By NEIL HARTNELL
Tribune Business Editor
Draft legislation is proposing a ‘light touch’ regulatory regime for credit unions with assets under $1 million, the Central Bank noting that the sector’s total assets have increased by 39 per cent since 2007.
The proposal is contained in the Central Bank’s consultation paper on the draft Bahamas Co-Operative Credit Unions Bill, and accompanying regulations, which have been released for final consultations after spending two years in development.
The legislation, which will switch regulatory responsibility for Bahamian credit unions from the Department of Co-operative Development, within the Ministry of Agriculture, Marine Resources and Local Government, to the Central Bank, comes after the industry bucked economic trends to enjoy rapid growth during the recession.
Noting that seven credit unions remained in existence at end-October 2013, and were being governed with other co-operatives under the Co-Operative Societies Act 2005, the consultation paper said: “The credit union sector has registered significant growth over the past five years, with assets of $301.074 million at end-December 2012 representing an average growth of 39 per cent since 2007, and membership at some 39,238 persons.”
The Central Bank said the transition to its oversight had been driven by “the recognition of the growing size and complexity of the sector, and important implications for financial stability, should there be an adverse event”.
Global bodies, such as the World Council of Credit Unions, wanted the sector to be regulated by the likes of Central Banks, and the consultation paper noted the move would dovetail with the desire for regulatory consolidation in the financial services industry.
Arguably the most notable provision in the new Bill is the move to allow “relaxed reporting requirements” for credit unions with less than $1 million in assets.
While credit unions with assets in excess of this sum will have to maintain a combination of statutory reserves, retained earnings, qualifying shares and equity shares that amounts to 10 per cent or more of their total assets, smaller operators will have a smaller regulatory burden.
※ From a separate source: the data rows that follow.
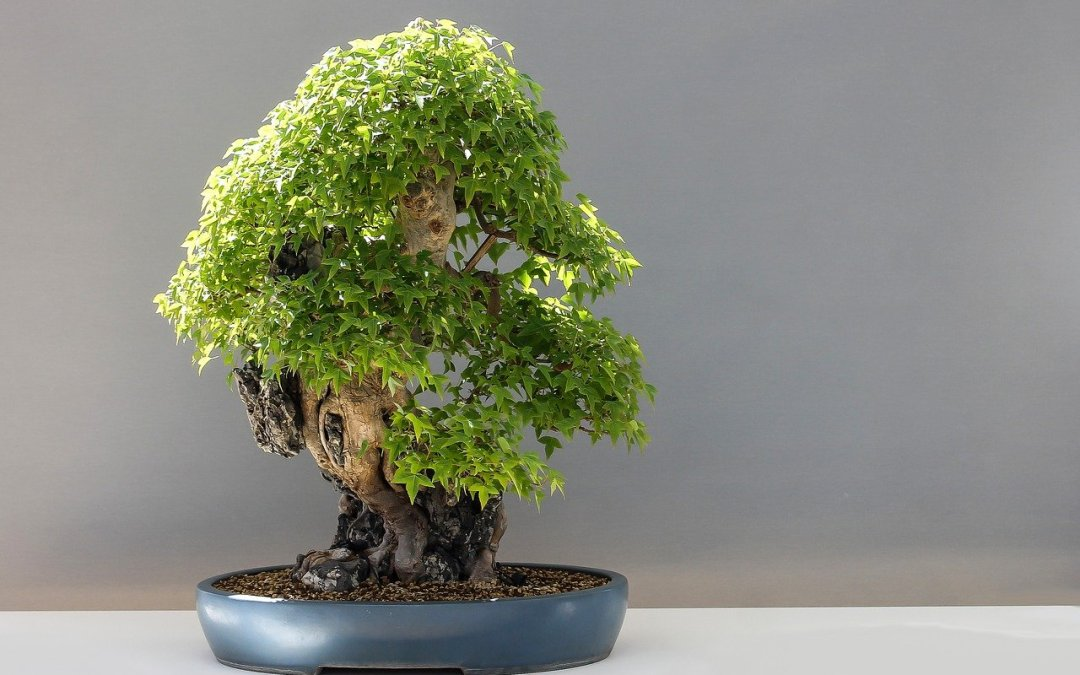 acero tridente bonsai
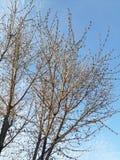 Ramitas del cielo del día de primavera foto de archivo libre de regalías
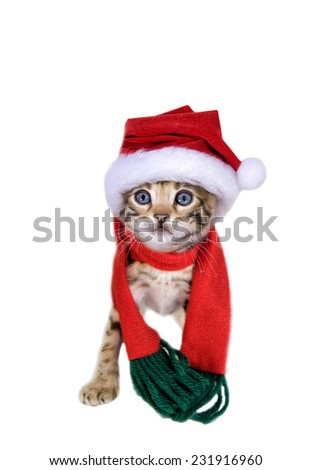 Adorable Bengal kitten in Christmas hat and scarf isolated on white - stock photo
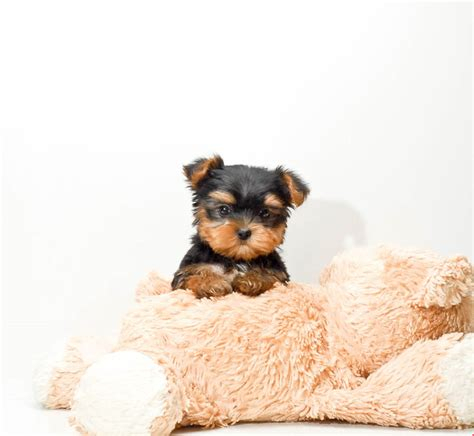 teacup yorkie for adoption in teacup rascal is our yorkie puppy for adoption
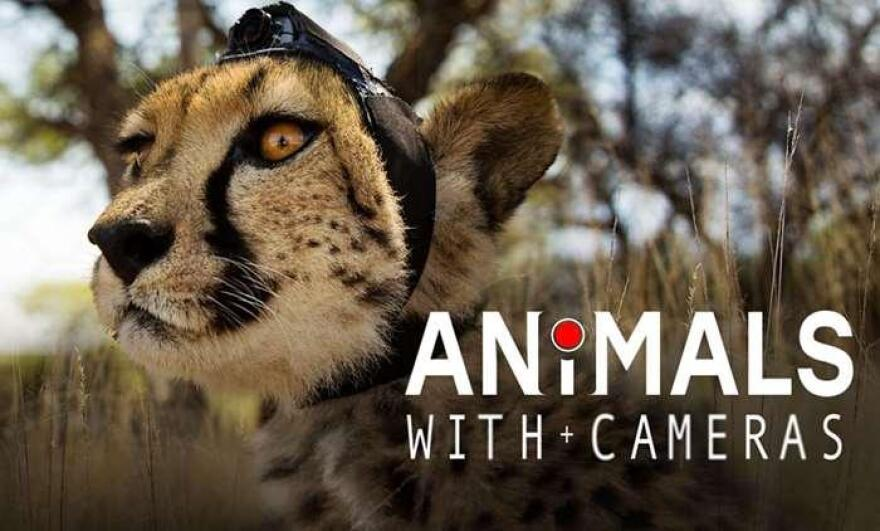 animals_with_cameras_graphic.jpg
Those credit unions with assets of less than $100,000 will have to keep a reserve ratio equivalent to 1 per cent of total assets; those with assets between $100,000 and $300,000 a 3 per cent ratio; operators with assets between $300,000 to $500,000 a 5 per cent ratio; those with between $500,000-$700,000 in assets, a 7 per cent ratio; and credit unions with assets between $750,000 to $1 million will have to keep a reserve ratio that is, at a minimum, 9 per cent of total assets.
And small credit unions with assets of less than $1 million will also be able to report to the Central Bank on a quarterly basis, while their larger counterparts must do so monthly.
“Clause 20 of the Bahamas Co-Operative Credit Unions Bill provides for relaxed reporting requirements for credit unions with assets of less than $1 million,” the document said.
“The purpose of this ‘lighter touch’ regime for smaller credit unions is to give them an opportunity to grow and develop before becoming subject to the more rigorous requirements which would apply to credit unions having assets of $1 million or more.”
The Bill also brings in new provisions stipulating the number of credit union members required to form a quorum at a general or special meeting, linking this to membership size.
Other requirements under the Bill include the need for credit unions to appoint a compliance officer; competency requirements for supervisory and credit committee members; and prohibitions on employing former directors or committee members.
Credit unions will also have to maintain an internal audit function, while a Registered Co-operative Credit Unions Appeal Tribunal, comprised of three persons, will be formed to hear appeals arising from a decision of the Central Bank or an arbitrator.
And the Bahamas Co-Operative Credit Unions Bill also requires the “Apex Body (the National League) to establish an investment committee, comprising of three persons, including a member of the Apex Body’s Board, to determine the Apex Body’s investment policies and co-ordinate and oversee its investment portfolio.
“Investment committee members will be required to have a sound understanding of investment risks and liquidity management. Members of the investment committee may be appointed for a maximum of two terms, of two or three years each.”